→ **Set task 1**: From the listing below, copy out the lines running from the line with "How much physical" to the line with "2.17 meters", both included.

→ **Text block**:
____________

I wrote these functions:

int feps(){
    //machine epsilon for float
    float tmp=1;
    int d=0;
    while(1+(tmp=tmp/2)>1.0f)d++;
    return d;
}

int deps(){
    //machine epsilon for double
    double tmp=1;
    int d=0;
    while(1+(tmp=tmp/2)>1.0)d++;
    return d;
}


Note:
64 bit machine compiler gcc 4.9.1 target: x86_64-linux-gnu
32 bit machine compiler gcc 4.8.2 target: i686-linux-gnu

I tried it in a 64 bit machine and the results are:
Float 23
Double 52
As I expected, then I tried it in a 32 bit virtual machine and the results were very strange:
Float 63
Double 63
I also tried to compile my program with -mpc32, -mpc64 and -mpc80 and these are the result:
-mpc32 Float 23, Double 23
-mpc64 Float 52, Double 52
-mpc80 Float 63, Double 63
I also tried these compilation option in the 64 bit machine but the results were always 23 and 52.

____________

→ **Data in this exercise**:
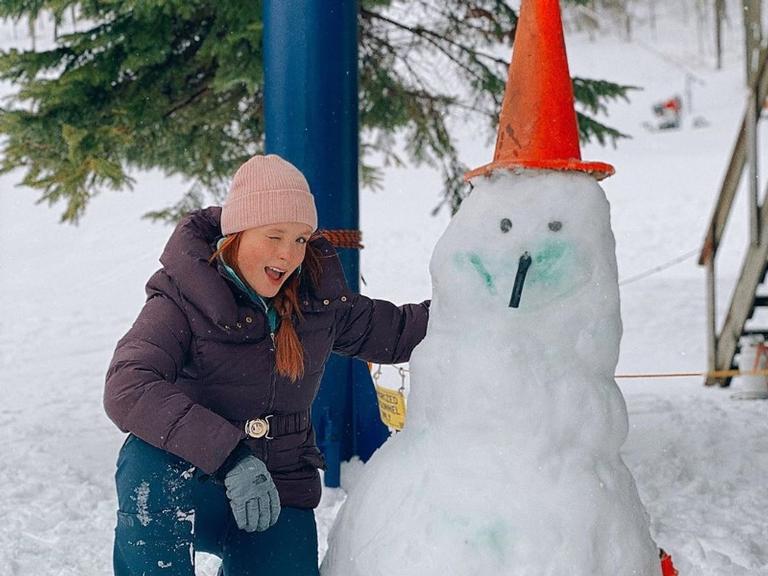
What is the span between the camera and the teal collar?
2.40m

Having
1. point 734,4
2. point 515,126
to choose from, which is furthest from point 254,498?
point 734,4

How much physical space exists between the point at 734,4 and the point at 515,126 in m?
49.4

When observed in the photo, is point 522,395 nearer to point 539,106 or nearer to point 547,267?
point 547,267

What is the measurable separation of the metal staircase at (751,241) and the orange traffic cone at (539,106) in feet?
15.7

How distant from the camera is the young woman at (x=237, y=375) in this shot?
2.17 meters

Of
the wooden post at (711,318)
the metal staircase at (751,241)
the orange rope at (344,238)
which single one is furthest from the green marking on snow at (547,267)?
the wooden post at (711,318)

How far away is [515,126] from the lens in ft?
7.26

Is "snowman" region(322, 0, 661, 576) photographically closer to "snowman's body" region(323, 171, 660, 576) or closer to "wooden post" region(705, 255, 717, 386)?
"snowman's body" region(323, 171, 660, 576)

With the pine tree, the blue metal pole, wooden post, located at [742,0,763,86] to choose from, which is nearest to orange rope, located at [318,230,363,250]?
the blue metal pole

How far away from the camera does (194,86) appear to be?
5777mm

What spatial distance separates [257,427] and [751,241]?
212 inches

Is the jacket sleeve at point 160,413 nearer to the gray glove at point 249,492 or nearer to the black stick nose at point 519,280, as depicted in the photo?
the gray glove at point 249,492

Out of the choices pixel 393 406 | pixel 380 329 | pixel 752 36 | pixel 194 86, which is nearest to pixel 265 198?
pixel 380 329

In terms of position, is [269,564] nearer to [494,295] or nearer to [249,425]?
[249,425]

____________

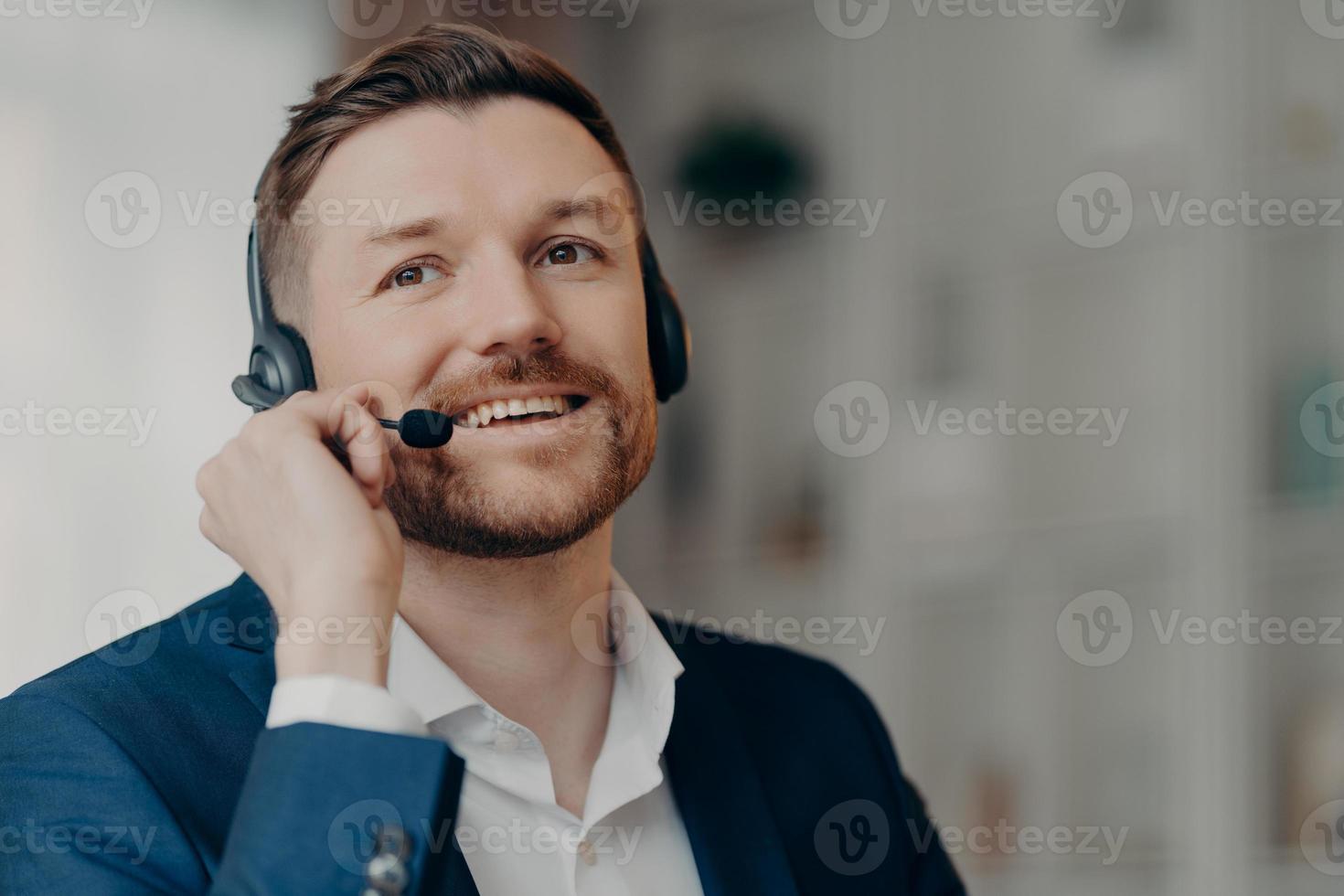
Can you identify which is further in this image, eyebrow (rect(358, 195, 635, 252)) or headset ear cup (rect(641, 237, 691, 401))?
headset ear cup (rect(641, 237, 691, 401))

____________

→ **Set task 2**: Recast the paragraph in the machine epsilon text that begins "I tried it in a 64 bit machine" as a short list, keeping its main facts.

→ **Solution 1**:
How much physical space exists between the point at 734,4 and the point at 515,126 in m?
49.4

When observed in the photo, is point 522,395 nearer to point 539,106 or nearer to point 547,267?
point 547,267

What is the measurable separation of the metal staircase at (751,241) and the orange traffic cone at (539,106) in feet?
15.7

How distant from the camera is the young woman at (x=237, y=375) in this shot?
2.17 meters

→ **Solution 2**:
- 64-bit machine: Float 23, Double 52, as expected.
- 32-bit virtual machine: Float 63, Double 63, which was very strange.
- Compiled with -mpc32: Float 23, Double 23.
- Compiled with -mpc64: Float 52, Double 52.
- Compiled with -mpc80: Float 63, Double 63.
- The same options on the 64-bit machine: always 23 and 52.